** Problem **
In your output, repeat each entry exactly and include no pictures.

Data records:
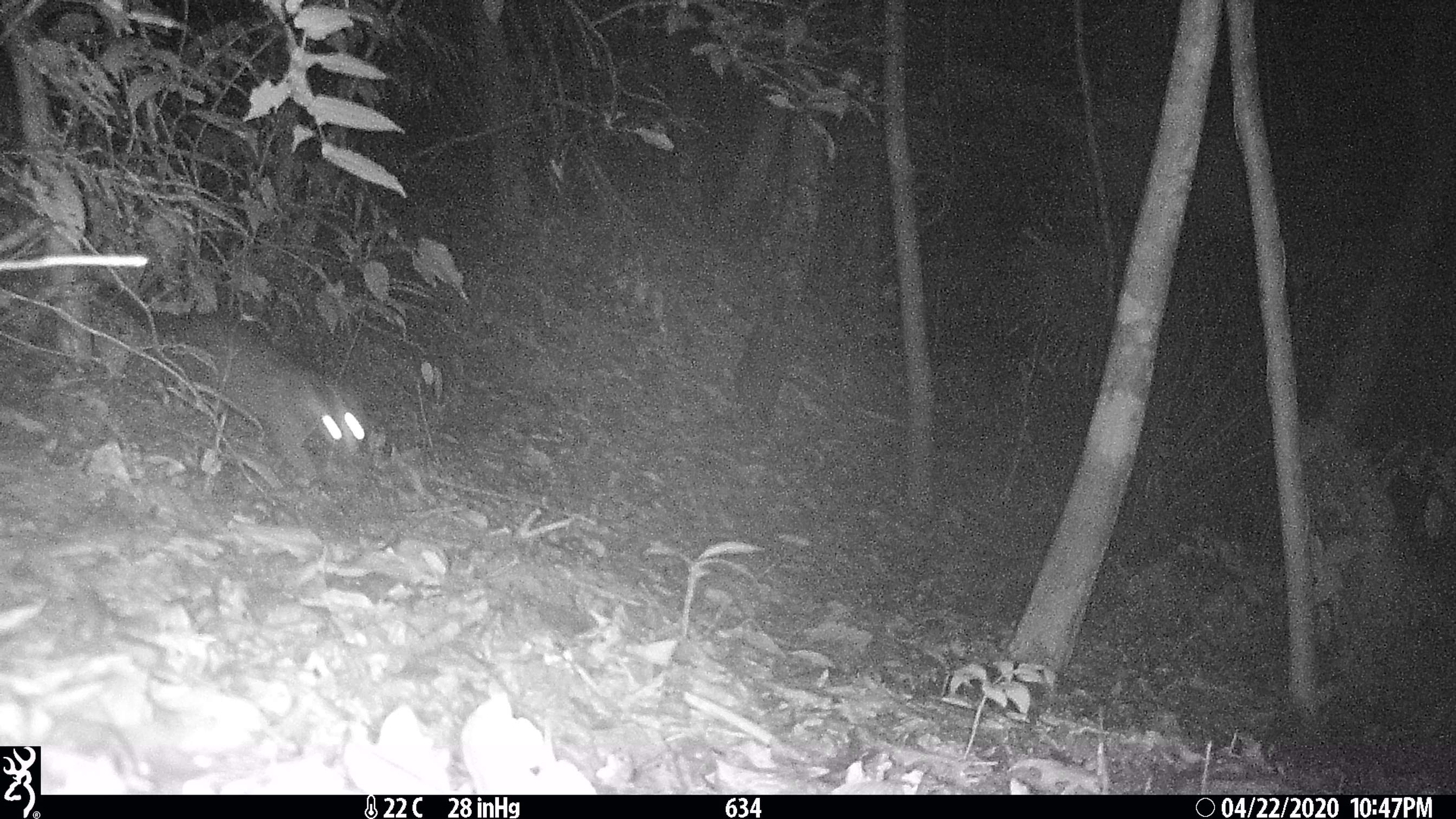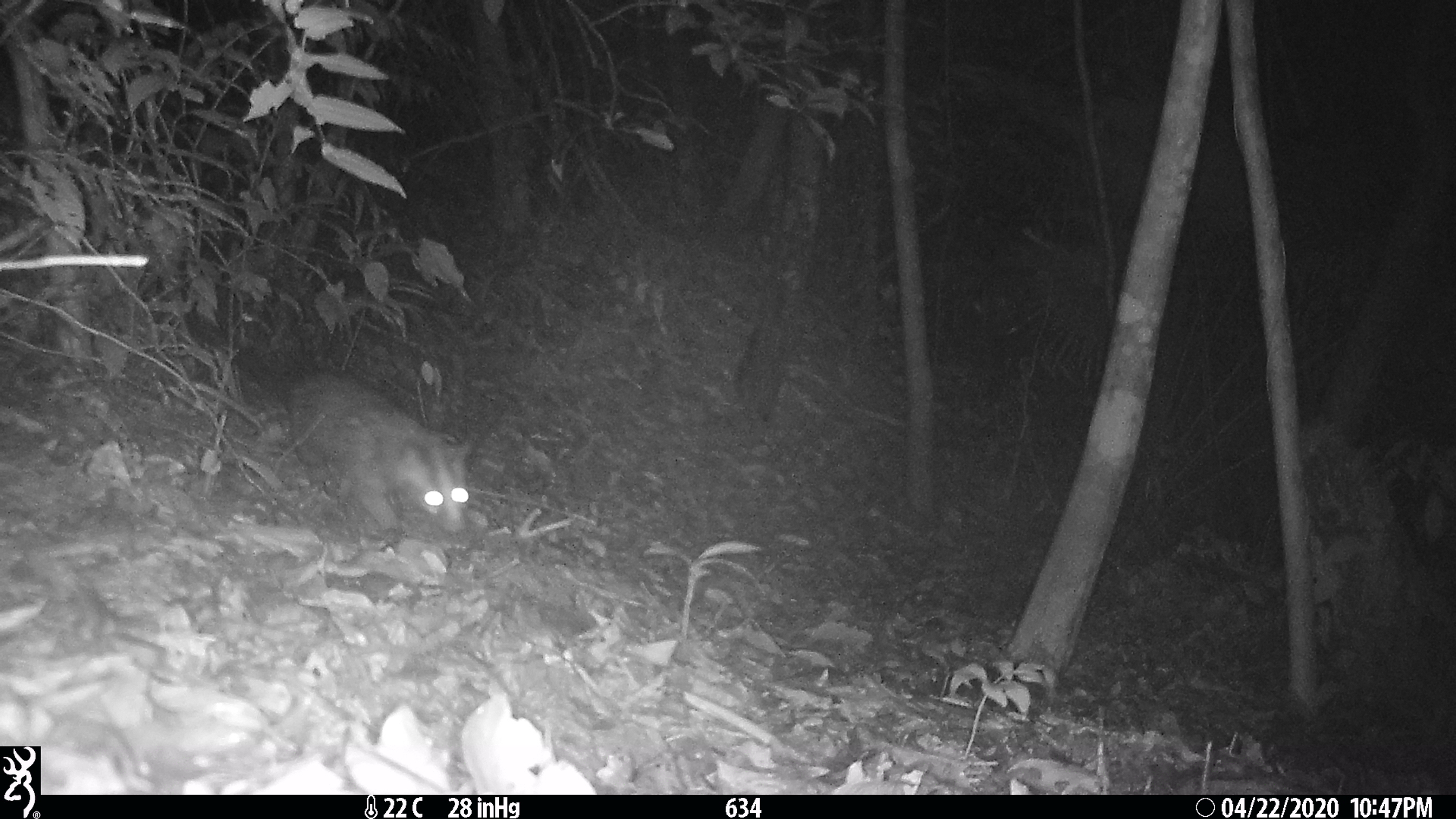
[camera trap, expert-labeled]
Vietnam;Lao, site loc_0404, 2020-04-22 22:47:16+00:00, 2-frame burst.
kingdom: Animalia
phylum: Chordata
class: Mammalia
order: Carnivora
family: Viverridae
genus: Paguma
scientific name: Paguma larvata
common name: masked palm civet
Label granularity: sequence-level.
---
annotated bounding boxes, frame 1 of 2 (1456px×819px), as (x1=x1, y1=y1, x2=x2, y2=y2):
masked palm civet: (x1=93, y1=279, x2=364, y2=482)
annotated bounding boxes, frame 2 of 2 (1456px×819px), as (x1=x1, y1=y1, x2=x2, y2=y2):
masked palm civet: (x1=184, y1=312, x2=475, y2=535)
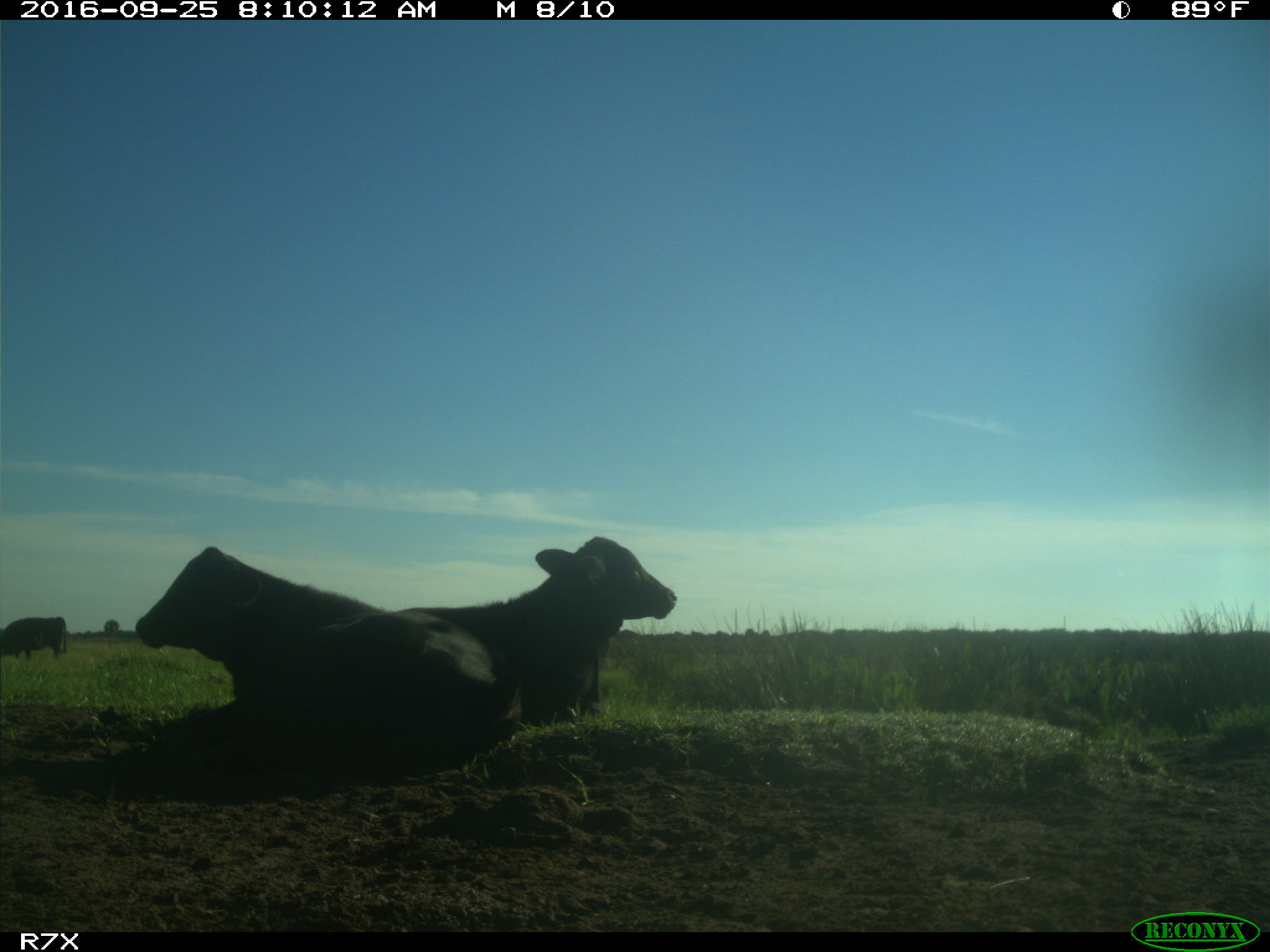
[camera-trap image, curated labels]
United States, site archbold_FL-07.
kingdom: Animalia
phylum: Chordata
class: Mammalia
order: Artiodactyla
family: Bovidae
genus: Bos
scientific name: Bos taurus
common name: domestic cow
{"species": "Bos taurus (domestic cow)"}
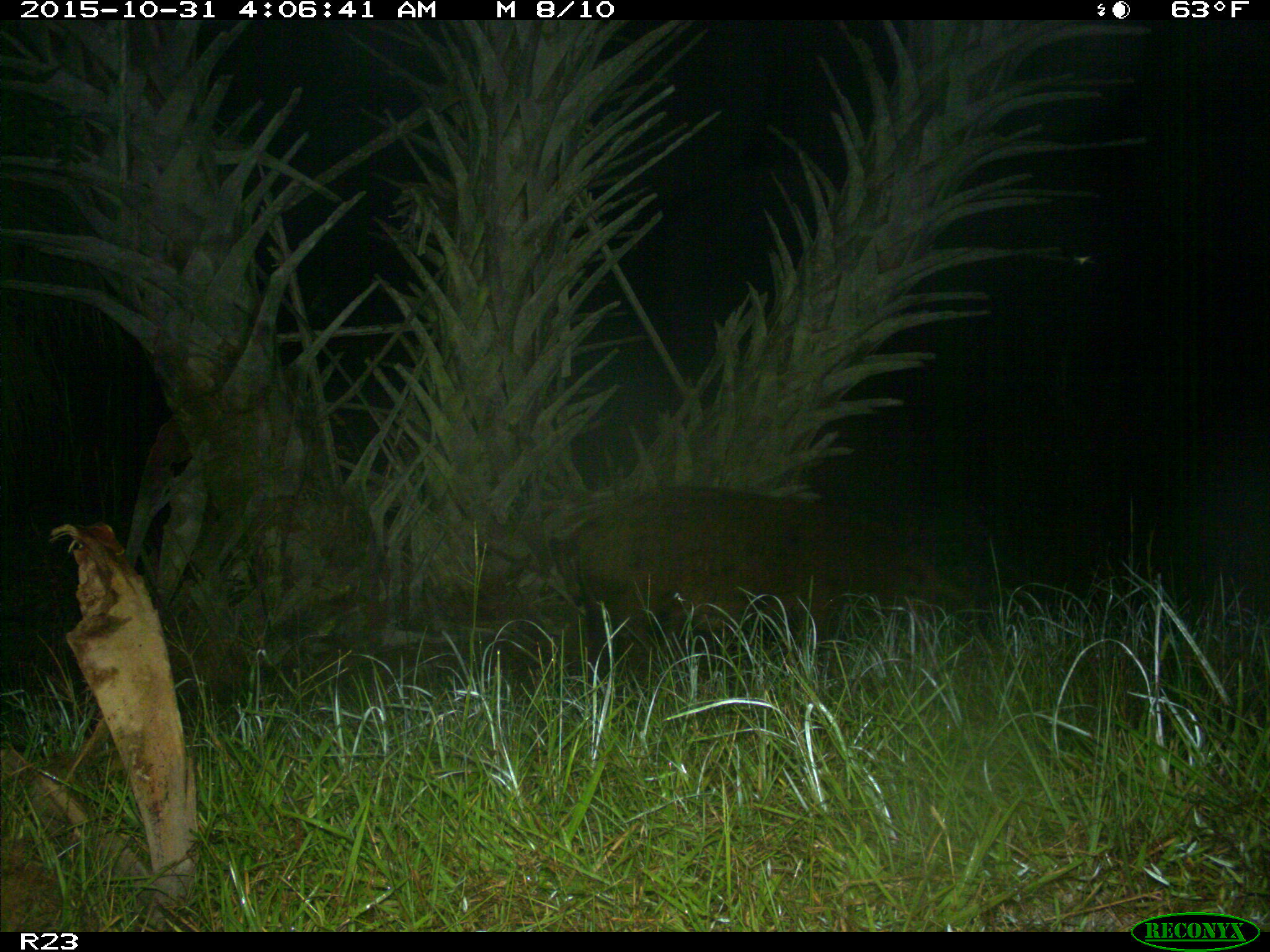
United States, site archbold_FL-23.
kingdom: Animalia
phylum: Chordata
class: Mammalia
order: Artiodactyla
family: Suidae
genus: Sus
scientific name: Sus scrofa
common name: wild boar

** Task result **
[camera trap, expert-labeled]
Vietnam;Lao, site loc_0404, 2020-04-22 22:47:16+00:00, 2-frame burst.
kingdom: Animalia
phylum: Chordata
class: Mammalia
order: Carnivora
family: Viverridae
genus: Paguma
scientific name: Paguma larvata
common name: masked palm civet
Label granularity: sequence-level.
---
annotated bounding boxes, frame 1 of 2 (1456px×819px), as (x1=x1, y1=y1, x2=x2, y2=y2):
masked palm civet: (x1=93, y1=279, x2=364, y2=482)
annotated bounding boxes, frame 2 of 2 (1456px×819px), as (x1=x1, y1=y1, x2=x2, y2=y2):
masked palm civet: (x1=184, y1=312, x2=475, y2=535)
[camera-trap image, curated labels]
United States, site archbold_FL-07.
kingdom: Animalia
phylum: Chordata
class: Mammalia
order: Artiodactyla
family: Bovidae
genus: Bos
scientific name: Bos taurus
common name: domestic cow
{"species": "Bos taurus (domestic cow)"}
United States, site archbold_FL-23.
kingdom: Animalia
phylum: Chordata
class: Mammalia
order: Artiodactyla
family: Suidae
genus: Sus
scientific name: Sus scrofa
common name: wild boar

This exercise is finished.